It’s the middle of summer, and it’s hot, reducing our will to even move, least to say cook.  However, it’s also the prime season for most fruits and vegetables, and nothing compliments a summer dinner table better than fresh, locally grown produce.  This Hungarian stew, lecsó (“lecho”) is a summertime favorite in Hungary, featuring peppers and fresh tomatoes.

Ingredients

Ingredients

 

The ingredients:

  • 1/2 lb. of bacon
  • About 2/3 of a rope of sausage or Polish kielbasa (about 10 oz)
  • 3-4 large bell peppers, or 5-6 medium wax peppers, or 10-15 mini sweet peppers
  • 6-10 medium Roma tomatoes
  • 1 small onion
  • Salt, black pepper, optionally paprika
First, cut the bacon into small pieces; the sausage to very thin rings; the onion to thin half-circular slices.
Cutting the bacon

Cut the bacon...

Cutting the sausage

... and the sausage...

Slicing the onions

... and the onions, too.

◆ Given data ◆
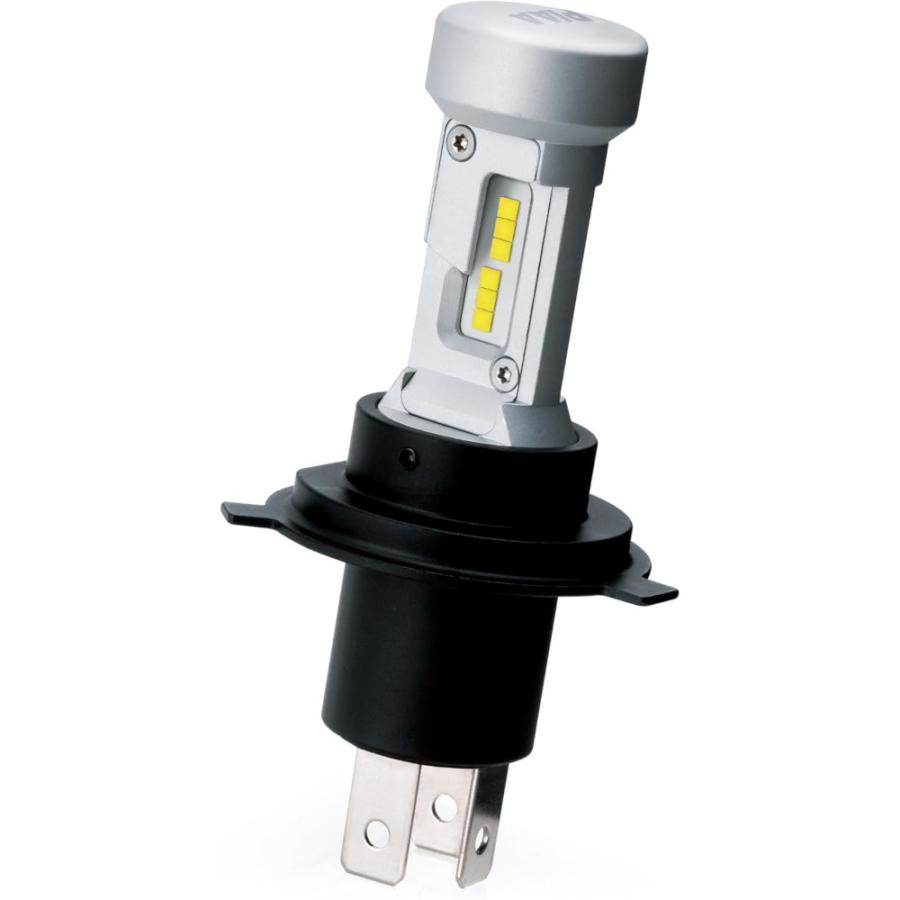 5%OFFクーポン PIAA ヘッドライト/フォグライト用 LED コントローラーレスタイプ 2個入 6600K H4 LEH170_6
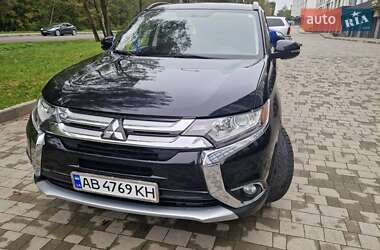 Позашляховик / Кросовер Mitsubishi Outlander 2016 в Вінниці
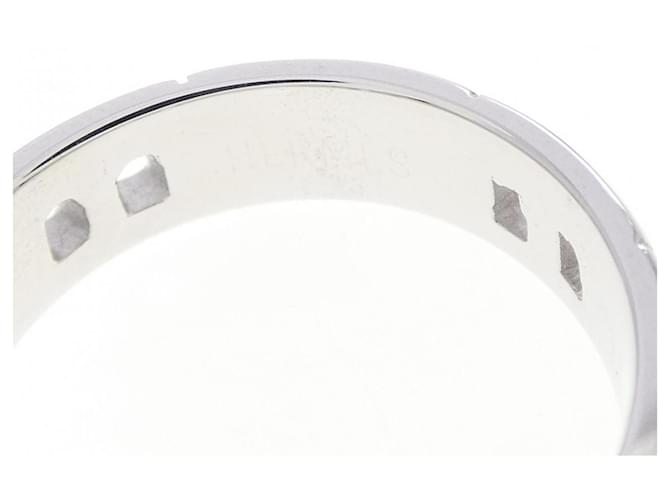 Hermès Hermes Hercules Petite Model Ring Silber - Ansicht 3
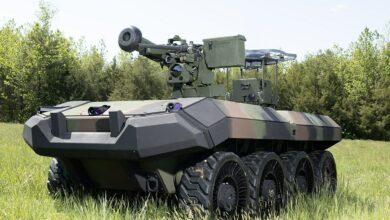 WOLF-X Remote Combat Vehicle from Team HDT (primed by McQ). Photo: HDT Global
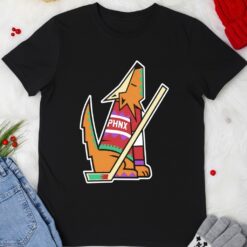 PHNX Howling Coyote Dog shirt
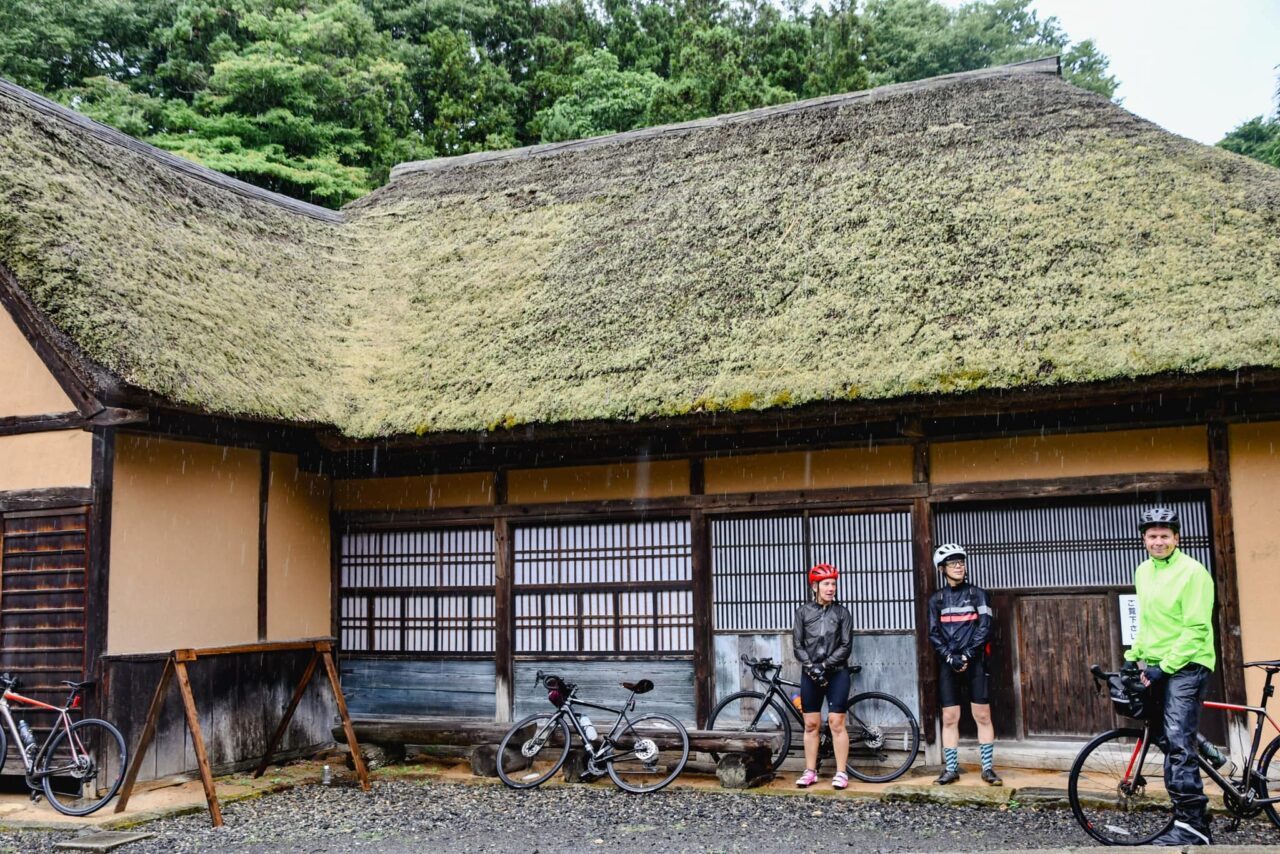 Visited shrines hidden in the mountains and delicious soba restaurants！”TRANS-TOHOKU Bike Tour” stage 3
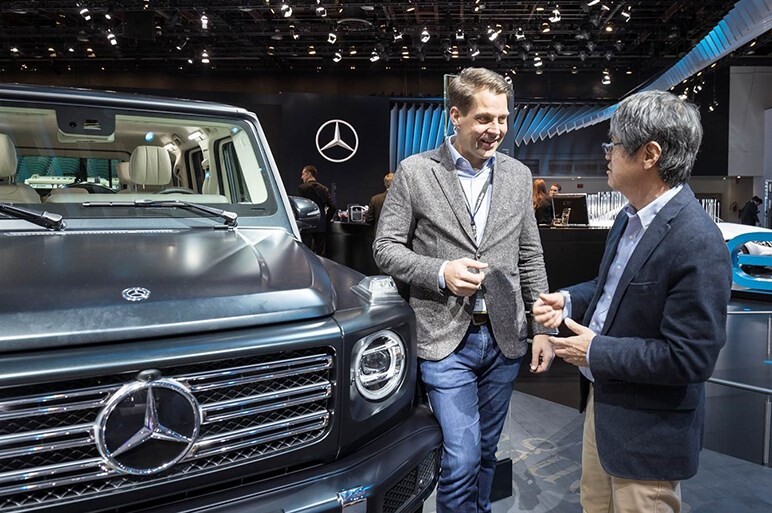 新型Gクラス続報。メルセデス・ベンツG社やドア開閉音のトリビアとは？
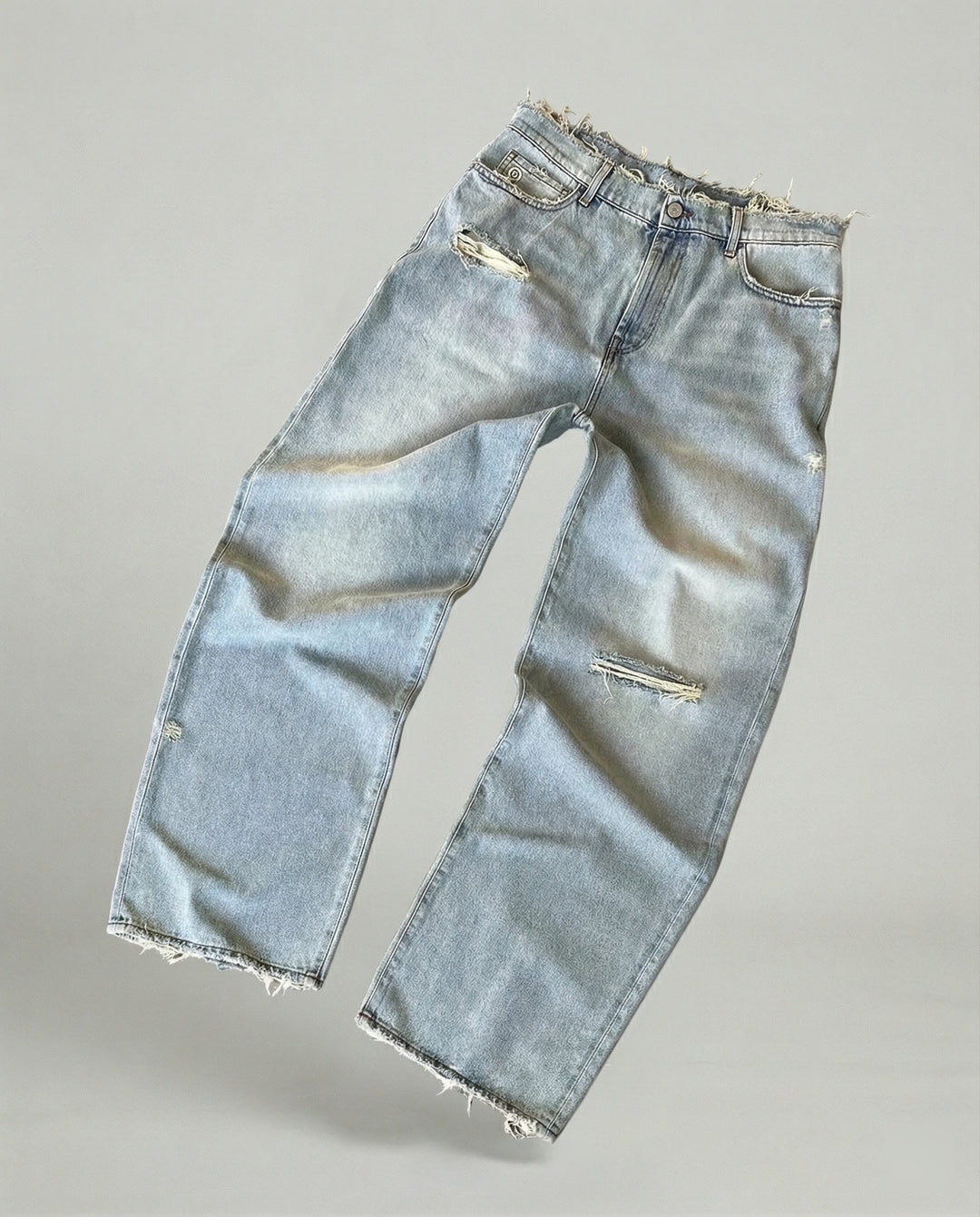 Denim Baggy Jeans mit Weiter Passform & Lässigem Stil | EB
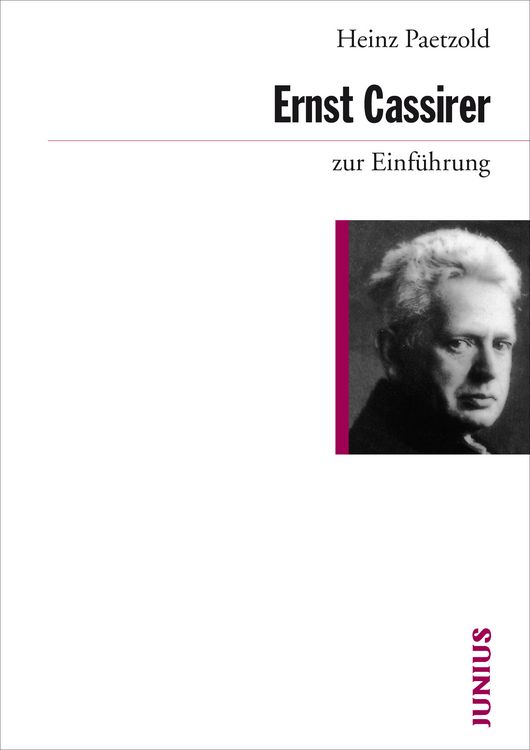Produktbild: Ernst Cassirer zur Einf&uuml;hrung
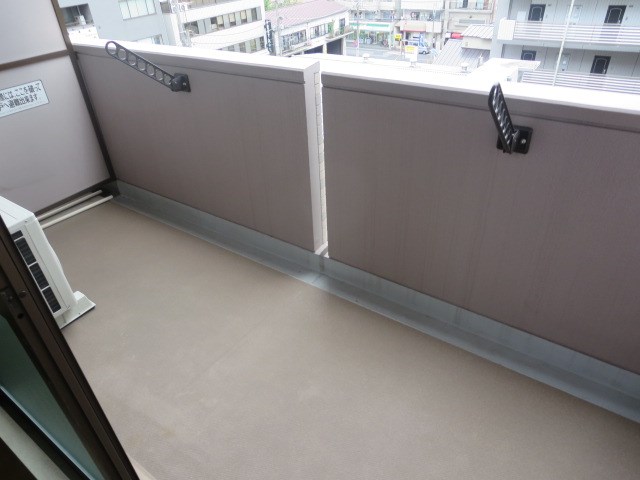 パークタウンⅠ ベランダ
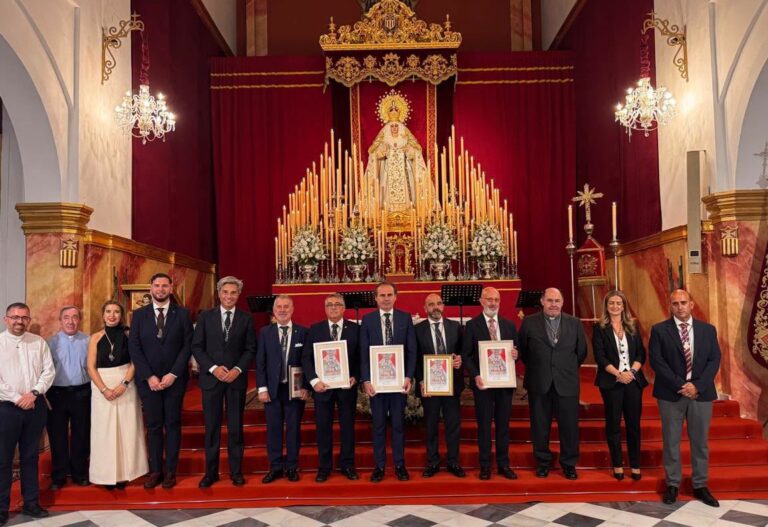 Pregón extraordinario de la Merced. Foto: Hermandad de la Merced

◆ Study questions ◆
[1] Translate this sentence from the lecsó recipe into Spanish: "This Hungarian stew, lecsó (“lecho”) is a summertime favorite in Hungary, featuring peppers and fresh tomatoes."
[2] According to the lecsó recipe, how many medium Roma tomatoes are needed?
[3] For each statement, say whether the lecsó recipe agrees: (a) The recipe uses one small onion. (b) The sausage should be cut into thick chunks. (c) Paprika is a required ingredient.

◆ Written answers ◆
[1] Este guiso húngaro, el lecsó («lecho»), es uno de los platos favoritos del verano en Hungría y lleva pimientos y tomates frescos.

[2] Six to ten.

[3]
(a) Yes: "1 small onion"
(b) No: "the sausage to very thin rings"
(c) No: "optionally paprika"